(Stored data)
● ● ● ● ●

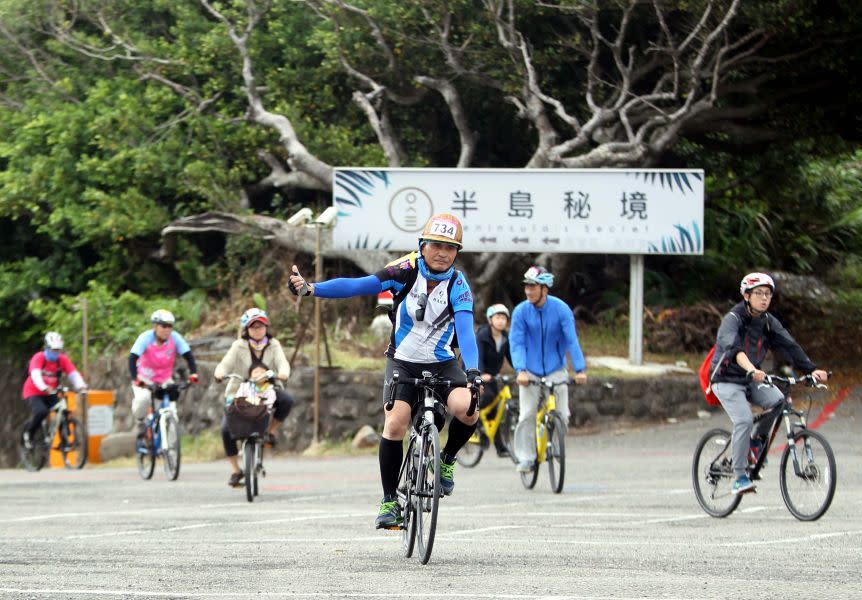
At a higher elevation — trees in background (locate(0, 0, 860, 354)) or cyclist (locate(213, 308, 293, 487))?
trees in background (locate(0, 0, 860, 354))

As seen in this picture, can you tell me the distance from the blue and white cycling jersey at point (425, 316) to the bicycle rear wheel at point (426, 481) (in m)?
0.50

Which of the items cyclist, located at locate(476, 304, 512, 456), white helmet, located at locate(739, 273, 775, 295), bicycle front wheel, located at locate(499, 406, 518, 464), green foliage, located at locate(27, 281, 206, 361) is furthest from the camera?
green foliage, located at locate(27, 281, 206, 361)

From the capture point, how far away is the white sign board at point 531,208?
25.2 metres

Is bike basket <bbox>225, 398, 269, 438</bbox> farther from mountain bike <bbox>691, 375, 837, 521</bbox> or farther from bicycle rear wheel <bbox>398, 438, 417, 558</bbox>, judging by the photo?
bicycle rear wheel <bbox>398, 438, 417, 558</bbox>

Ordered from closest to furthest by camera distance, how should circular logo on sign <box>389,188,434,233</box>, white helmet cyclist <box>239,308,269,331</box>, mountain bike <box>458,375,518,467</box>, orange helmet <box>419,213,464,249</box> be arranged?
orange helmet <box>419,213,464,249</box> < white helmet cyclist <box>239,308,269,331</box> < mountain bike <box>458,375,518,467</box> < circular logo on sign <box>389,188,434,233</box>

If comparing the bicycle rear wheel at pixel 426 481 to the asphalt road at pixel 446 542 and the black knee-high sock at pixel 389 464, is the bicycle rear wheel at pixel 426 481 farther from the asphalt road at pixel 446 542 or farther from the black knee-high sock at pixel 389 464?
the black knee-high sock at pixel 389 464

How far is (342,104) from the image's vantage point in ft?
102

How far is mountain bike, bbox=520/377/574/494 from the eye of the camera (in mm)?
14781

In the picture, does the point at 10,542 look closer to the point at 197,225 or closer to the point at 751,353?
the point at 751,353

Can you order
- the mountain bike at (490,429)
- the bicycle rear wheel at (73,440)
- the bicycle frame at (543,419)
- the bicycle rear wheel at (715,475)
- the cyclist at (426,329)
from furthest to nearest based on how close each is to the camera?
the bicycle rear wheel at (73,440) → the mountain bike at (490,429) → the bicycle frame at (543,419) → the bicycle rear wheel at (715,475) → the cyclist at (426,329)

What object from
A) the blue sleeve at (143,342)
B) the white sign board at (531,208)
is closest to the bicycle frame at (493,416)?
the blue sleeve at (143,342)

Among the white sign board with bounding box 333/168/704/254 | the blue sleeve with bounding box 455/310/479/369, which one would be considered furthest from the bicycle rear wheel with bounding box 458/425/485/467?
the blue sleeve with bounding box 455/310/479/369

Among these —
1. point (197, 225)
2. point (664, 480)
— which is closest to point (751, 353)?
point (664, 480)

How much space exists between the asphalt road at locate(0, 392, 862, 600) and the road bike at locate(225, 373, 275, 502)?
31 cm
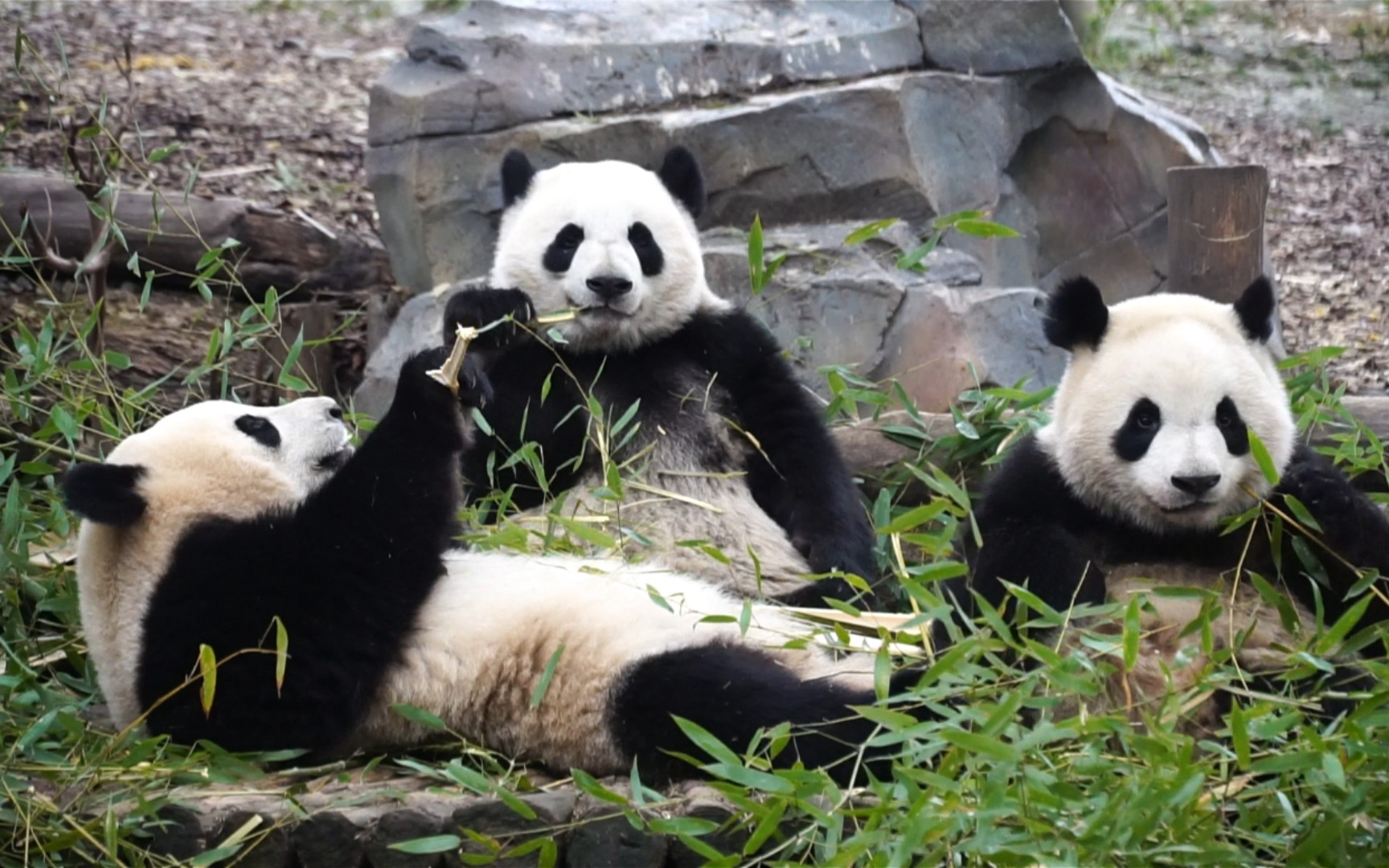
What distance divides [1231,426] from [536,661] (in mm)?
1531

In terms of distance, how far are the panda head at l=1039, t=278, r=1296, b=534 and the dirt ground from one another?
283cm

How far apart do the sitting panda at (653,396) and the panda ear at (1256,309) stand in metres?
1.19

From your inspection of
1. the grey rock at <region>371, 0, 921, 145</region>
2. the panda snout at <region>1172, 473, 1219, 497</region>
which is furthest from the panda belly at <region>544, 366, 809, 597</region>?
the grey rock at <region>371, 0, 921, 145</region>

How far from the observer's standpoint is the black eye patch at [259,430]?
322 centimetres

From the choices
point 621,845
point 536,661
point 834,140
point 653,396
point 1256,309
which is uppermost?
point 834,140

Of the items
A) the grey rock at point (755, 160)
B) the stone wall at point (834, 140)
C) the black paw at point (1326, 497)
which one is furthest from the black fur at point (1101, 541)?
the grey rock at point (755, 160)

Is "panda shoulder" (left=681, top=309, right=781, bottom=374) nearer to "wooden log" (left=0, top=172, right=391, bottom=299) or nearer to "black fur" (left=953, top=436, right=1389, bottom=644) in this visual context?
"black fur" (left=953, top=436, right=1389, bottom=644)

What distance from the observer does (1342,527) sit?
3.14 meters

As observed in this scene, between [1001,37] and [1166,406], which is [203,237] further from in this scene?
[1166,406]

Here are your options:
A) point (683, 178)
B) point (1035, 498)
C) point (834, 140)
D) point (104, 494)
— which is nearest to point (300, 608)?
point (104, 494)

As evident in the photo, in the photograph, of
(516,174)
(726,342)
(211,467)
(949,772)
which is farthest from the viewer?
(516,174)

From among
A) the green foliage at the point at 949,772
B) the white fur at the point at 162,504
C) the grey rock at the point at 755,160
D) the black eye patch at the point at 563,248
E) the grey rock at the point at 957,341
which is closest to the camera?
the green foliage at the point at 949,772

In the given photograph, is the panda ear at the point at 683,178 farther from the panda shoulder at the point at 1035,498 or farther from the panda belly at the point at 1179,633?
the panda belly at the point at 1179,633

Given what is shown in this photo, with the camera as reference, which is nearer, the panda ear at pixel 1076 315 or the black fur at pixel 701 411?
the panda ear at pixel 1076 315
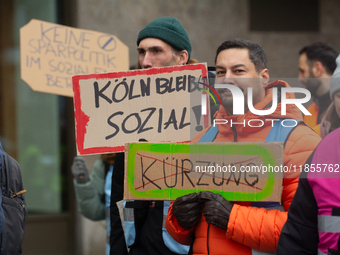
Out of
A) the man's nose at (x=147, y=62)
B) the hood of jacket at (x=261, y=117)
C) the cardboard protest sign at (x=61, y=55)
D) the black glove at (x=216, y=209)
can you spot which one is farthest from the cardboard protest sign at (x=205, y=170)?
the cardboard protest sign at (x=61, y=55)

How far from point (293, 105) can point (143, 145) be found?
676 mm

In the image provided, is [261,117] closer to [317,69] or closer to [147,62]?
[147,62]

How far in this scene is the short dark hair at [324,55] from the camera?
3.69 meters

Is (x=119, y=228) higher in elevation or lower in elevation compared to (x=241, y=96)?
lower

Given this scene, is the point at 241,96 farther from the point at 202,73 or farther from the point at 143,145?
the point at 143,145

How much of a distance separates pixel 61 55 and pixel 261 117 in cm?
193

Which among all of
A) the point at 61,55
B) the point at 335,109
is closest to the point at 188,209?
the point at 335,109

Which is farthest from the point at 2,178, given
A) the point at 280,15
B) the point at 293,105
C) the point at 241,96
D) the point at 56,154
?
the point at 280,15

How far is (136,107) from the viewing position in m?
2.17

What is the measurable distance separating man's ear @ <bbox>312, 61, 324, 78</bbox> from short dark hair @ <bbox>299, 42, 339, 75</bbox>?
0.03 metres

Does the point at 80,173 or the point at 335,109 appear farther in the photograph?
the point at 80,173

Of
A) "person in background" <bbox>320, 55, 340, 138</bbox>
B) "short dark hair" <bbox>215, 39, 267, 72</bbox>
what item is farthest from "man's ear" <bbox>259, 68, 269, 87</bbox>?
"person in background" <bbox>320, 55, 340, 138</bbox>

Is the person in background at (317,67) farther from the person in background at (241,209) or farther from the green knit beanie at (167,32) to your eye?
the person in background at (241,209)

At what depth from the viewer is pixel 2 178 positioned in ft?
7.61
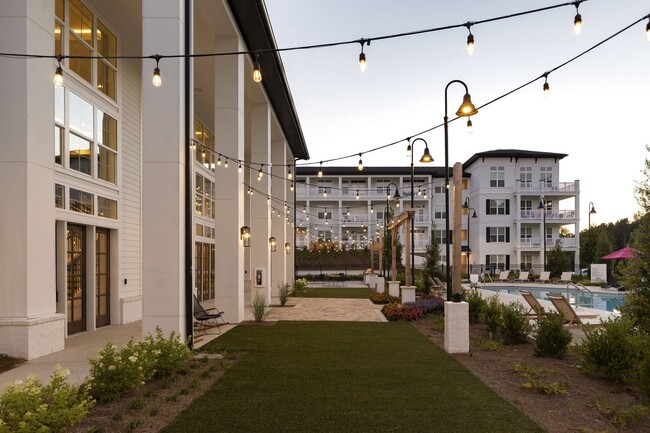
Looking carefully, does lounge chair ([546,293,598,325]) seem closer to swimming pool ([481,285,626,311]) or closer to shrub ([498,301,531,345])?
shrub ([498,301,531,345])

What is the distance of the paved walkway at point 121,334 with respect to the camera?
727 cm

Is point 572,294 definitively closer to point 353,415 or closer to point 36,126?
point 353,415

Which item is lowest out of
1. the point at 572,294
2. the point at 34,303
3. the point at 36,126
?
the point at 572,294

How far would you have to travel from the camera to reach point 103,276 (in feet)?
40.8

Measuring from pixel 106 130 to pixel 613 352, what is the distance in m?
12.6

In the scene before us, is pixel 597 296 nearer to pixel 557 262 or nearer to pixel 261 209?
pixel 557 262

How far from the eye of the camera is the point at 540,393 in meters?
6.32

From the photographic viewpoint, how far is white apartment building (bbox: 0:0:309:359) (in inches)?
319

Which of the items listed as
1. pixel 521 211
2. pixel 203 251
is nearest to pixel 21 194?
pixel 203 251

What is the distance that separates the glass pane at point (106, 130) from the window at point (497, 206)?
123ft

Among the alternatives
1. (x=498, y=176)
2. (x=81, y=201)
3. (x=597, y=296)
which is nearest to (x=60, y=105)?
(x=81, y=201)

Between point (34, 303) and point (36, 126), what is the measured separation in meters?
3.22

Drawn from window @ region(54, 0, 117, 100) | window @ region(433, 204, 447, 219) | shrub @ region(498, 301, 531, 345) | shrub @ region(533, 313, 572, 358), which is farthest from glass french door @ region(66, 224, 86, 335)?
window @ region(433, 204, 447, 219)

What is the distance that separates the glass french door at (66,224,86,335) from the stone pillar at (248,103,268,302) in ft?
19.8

● ● ● ● ●

Set exercise:
Everything from the line containing "Is the person" through the last line of the entries is to be output exactly as written, minus any pictures.

Result:
Is the person in background at (317,67) farther from the person in background at (241,209) or farther from the green knit beanie at (167,32) to your eye?
the person in background at (241,209)

At what depth from the viewer is pixel 2 178 positioned in ft?
7.61
Looking carefully, does lounge chair ([546,293,598,325]) seem closer to swimming pool ([481,285,626,311]) or closer to shrub ([498,301,531,345])?
shrub ([498,301,531,345])

What is the distance of the paved walkway at point 121,334 with respect to the camera?
727 cm

Is point 572,294 definitively closer to point 353,415 or closer to point 36,126?
point 353,415

Which item is lowest out of
1. the point at 572,294
2. the point at 34,303
3. the point at 36,126
?
the point at 572,294

How far would you have to travel from the camera to reach point 103,276 (in feet)?
40.8

Measuring from pixel 106 130 to pixel 613 352, what is the distance in m?
12.6

In the scene before us, is pixel 597 296 nearer to pixel 557 262 or nearer to pixel 261 209?
pixel 557 262

How far from the eye of the camera is the point at 540,393 in meters?
6.32

From the photographic viewpoint, how far is white apartment building (bbox: 0:0:309:359) (in inches)?
319

Which of the items listed as
1. pixel 521 211
2. pixel 203 251
is nearest to pixel 21 194?
pixel 203 251

What is the distance that separates the glass pane at point (106, 130) from the window at point (497, 206)?
123ft

Among the alternatives
1. (x=498, y=176)
2. (x=81, y=201)
3. (x=597, y=296)
which is nearest to (x=60, y=105)?
(x=81, y=201)

Between point (34, 303) and point (36, 126), what is the measured separation in meters?
3.22

Drawn from window @ region(54, 0, 117, 100) | window @ region(433, 204, 447, 219) | shrub @ region(498, 301, 531, 345) | shrub @ region(533, 313, 572, 358), which is farthest from glass french door @ region(66, 224, 86, 335)?
window @ region(433, 204, 447, 219)

What is the distance that separates the glass french door at (66,224,86,335) from the stone pillar at (248,103,268,302) in ft?
19.8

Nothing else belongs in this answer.